### What the task requires
What is the number of lines in the following data that contain "Tanzania"? Answer with the number alone.

=== Supplied data ===

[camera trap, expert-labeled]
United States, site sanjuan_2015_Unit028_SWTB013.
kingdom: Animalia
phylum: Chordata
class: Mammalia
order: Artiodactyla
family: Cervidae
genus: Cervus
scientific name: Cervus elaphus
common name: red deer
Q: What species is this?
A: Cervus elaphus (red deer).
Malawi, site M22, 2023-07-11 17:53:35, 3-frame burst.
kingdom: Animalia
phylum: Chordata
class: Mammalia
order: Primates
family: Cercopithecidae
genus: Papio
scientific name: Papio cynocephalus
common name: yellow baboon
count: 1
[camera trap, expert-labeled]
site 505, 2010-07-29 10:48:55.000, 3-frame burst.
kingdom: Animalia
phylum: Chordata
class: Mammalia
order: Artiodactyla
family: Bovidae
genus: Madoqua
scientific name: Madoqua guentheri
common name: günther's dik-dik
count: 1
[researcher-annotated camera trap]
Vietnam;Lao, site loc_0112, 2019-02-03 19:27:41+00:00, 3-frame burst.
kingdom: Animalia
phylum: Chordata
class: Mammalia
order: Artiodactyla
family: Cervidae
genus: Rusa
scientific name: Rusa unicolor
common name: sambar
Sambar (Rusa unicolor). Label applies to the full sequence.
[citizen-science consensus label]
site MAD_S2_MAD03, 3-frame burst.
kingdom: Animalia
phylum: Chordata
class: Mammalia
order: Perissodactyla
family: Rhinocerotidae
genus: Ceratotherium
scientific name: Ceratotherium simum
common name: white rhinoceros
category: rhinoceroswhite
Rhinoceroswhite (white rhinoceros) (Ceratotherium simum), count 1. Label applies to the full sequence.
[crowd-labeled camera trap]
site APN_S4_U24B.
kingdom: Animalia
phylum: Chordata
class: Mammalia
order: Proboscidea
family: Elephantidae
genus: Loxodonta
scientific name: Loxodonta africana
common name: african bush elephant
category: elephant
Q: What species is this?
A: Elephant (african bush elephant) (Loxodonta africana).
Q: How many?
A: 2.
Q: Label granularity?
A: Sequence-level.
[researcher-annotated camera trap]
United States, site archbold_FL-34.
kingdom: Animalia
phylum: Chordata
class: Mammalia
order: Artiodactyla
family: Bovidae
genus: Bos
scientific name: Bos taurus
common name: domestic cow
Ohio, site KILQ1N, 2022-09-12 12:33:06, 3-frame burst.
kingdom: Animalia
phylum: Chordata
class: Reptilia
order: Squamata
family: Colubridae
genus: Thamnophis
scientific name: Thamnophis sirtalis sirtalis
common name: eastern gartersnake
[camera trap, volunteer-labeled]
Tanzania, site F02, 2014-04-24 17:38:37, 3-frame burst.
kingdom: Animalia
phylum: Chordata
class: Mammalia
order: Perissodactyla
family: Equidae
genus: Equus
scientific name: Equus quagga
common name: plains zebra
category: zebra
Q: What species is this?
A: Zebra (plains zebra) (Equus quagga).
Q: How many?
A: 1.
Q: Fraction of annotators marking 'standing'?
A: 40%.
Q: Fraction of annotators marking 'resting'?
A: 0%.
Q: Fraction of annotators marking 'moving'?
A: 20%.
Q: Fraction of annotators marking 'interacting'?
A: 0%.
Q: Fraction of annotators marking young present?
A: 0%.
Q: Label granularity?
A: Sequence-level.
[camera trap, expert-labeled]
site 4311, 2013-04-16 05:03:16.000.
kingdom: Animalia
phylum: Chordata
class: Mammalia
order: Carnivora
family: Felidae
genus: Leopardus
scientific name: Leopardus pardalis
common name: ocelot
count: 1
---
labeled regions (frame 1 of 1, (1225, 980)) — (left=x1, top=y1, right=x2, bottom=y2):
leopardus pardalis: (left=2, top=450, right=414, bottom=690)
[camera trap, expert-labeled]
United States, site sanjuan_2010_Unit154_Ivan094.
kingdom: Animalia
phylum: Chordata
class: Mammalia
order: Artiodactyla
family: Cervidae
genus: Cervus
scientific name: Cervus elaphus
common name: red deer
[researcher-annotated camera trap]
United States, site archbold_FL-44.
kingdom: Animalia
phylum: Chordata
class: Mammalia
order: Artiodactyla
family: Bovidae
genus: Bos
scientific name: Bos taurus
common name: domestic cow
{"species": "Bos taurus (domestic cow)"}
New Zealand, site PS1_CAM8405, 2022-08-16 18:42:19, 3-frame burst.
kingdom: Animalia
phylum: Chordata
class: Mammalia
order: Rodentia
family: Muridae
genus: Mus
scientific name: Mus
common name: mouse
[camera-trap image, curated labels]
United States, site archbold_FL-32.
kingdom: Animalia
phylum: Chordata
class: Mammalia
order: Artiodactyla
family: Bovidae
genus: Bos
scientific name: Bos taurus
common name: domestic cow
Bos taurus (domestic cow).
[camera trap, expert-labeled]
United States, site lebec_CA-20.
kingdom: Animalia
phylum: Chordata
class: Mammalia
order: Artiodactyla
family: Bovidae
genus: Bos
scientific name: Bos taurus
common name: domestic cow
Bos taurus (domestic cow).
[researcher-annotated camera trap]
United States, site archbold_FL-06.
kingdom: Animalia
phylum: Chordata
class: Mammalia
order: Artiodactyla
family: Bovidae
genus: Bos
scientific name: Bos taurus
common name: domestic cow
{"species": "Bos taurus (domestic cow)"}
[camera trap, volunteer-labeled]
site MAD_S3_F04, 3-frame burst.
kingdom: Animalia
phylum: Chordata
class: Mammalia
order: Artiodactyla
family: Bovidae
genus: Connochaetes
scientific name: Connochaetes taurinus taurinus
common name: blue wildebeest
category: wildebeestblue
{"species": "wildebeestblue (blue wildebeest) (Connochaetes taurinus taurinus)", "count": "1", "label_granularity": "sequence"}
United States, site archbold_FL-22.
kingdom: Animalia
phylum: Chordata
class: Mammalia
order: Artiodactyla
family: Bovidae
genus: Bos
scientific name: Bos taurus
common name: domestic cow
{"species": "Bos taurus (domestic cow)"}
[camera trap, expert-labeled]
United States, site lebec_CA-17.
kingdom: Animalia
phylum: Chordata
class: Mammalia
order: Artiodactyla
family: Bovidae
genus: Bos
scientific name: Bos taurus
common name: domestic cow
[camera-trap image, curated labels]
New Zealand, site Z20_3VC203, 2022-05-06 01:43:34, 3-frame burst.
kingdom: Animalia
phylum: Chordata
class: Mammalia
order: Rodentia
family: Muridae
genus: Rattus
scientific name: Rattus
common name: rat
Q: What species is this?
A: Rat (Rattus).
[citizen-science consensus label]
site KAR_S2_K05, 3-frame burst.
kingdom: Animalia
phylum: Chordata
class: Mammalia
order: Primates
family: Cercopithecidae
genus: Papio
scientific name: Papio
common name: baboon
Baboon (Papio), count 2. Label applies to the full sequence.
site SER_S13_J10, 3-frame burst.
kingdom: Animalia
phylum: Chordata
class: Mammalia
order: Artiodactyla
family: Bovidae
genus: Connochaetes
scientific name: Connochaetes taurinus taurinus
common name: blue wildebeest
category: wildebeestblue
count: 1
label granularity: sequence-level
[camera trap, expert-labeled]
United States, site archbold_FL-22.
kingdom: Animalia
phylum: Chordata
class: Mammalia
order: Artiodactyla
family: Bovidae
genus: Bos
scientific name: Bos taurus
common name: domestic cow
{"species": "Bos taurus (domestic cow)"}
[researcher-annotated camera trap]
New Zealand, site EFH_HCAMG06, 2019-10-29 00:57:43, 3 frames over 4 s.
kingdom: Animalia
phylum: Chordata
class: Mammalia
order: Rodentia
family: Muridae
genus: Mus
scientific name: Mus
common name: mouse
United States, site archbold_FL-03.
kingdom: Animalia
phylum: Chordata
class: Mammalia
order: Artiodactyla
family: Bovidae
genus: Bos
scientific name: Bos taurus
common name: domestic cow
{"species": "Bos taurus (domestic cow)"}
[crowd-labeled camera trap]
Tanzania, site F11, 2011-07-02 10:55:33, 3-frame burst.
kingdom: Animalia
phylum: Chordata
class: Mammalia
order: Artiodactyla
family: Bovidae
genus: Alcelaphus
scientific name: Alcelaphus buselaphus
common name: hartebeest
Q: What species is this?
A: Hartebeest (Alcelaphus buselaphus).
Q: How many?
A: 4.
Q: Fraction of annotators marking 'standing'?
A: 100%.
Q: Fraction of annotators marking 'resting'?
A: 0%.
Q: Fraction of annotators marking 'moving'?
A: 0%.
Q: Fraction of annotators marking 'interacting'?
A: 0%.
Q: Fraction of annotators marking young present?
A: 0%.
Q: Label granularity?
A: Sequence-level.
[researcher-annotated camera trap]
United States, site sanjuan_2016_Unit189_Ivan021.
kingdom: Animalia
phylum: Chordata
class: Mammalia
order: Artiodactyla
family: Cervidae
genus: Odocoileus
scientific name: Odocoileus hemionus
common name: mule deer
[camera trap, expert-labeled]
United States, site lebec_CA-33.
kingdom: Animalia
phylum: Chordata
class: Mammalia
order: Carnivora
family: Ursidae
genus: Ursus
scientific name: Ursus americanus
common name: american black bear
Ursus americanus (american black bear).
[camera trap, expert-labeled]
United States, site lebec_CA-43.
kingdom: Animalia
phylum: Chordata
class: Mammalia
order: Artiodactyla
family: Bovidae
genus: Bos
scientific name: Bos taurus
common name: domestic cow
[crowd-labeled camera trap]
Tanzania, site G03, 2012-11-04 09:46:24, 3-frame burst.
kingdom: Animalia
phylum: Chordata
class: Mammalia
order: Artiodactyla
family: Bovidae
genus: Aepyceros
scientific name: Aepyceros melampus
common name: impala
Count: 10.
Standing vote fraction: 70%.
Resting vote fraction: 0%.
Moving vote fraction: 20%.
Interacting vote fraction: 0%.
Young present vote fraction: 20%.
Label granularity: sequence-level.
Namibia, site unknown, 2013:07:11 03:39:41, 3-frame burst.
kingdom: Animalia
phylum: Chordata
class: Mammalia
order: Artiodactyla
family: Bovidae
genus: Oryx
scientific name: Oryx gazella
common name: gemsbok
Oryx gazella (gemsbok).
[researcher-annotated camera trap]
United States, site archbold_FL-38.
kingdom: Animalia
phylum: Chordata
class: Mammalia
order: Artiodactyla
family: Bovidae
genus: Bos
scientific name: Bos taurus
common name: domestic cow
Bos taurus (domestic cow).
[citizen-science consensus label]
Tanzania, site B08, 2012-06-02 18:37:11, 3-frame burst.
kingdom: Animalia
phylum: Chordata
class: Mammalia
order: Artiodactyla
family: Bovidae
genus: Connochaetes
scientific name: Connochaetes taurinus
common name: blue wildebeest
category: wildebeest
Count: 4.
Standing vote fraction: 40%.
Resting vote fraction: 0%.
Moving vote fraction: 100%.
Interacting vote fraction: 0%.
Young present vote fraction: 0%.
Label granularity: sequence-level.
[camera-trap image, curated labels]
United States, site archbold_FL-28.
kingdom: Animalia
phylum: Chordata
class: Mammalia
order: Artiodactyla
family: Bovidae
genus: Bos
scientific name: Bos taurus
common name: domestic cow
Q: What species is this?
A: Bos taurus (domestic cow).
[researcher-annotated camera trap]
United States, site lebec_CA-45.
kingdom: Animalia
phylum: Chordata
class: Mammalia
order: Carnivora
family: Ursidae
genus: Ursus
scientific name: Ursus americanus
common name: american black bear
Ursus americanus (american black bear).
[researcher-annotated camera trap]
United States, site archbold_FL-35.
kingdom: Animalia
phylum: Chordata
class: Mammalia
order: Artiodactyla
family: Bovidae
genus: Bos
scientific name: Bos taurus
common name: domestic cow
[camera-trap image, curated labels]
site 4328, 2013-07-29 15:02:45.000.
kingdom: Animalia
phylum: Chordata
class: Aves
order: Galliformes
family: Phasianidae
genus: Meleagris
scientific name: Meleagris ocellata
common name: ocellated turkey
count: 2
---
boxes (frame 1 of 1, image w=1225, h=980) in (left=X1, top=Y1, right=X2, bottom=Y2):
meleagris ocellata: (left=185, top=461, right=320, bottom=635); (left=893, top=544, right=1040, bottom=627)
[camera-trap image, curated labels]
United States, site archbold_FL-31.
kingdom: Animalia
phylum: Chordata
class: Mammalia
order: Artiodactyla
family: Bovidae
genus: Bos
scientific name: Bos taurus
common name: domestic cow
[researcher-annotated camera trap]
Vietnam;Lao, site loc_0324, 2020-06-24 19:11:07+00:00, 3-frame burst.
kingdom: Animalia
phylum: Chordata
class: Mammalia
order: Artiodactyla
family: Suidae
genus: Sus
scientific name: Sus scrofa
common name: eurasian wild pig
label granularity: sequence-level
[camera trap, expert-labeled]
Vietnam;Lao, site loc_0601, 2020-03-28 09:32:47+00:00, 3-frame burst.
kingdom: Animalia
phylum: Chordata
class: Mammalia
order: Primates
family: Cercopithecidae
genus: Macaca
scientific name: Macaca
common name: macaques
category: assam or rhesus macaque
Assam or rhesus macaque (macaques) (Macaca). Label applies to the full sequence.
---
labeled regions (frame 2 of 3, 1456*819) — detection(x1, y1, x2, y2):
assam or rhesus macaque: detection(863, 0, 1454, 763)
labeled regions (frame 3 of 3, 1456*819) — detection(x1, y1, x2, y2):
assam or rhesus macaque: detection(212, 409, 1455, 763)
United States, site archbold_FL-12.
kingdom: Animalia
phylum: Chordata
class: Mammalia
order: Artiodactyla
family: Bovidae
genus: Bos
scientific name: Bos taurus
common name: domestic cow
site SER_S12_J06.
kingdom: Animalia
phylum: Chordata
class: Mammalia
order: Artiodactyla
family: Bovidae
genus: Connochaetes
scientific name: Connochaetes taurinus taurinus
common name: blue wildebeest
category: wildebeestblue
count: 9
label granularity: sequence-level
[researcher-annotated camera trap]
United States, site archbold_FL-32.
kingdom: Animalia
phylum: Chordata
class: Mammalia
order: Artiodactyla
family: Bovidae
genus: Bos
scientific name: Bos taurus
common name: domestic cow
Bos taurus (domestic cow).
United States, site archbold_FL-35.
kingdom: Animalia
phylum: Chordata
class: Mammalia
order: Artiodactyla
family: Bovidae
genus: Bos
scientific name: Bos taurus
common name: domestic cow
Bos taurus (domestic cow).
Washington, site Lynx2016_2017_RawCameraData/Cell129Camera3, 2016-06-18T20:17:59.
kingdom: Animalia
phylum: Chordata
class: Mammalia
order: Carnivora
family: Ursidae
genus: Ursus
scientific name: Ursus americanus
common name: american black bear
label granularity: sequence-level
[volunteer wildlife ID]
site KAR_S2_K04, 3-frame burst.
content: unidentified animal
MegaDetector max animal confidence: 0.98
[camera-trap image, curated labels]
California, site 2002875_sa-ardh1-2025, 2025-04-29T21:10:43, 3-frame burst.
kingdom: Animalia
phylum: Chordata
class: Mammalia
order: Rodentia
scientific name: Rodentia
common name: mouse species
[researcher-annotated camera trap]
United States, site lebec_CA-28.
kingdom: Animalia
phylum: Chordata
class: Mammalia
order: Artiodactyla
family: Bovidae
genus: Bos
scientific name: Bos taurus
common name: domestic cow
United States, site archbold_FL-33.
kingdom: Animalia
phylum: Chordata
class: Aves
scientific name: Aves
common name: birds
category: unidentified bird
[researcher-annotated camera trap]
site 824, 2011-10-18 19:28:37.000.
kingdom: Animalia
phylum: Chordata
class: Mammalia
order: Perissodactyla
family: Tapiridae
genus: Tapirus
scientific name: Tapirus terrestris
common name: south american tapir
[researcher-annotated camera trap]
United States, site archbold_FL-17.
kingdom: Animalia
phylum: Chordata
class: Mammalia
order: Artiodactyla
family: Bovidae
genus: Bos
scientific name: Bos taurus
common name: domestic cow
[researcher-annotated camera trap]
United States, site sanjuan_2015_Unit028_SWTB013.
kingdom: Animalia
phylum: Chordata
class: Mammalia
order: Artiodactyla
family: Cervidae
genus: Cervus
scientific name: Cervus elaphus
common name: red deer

===

### Finished exercise
4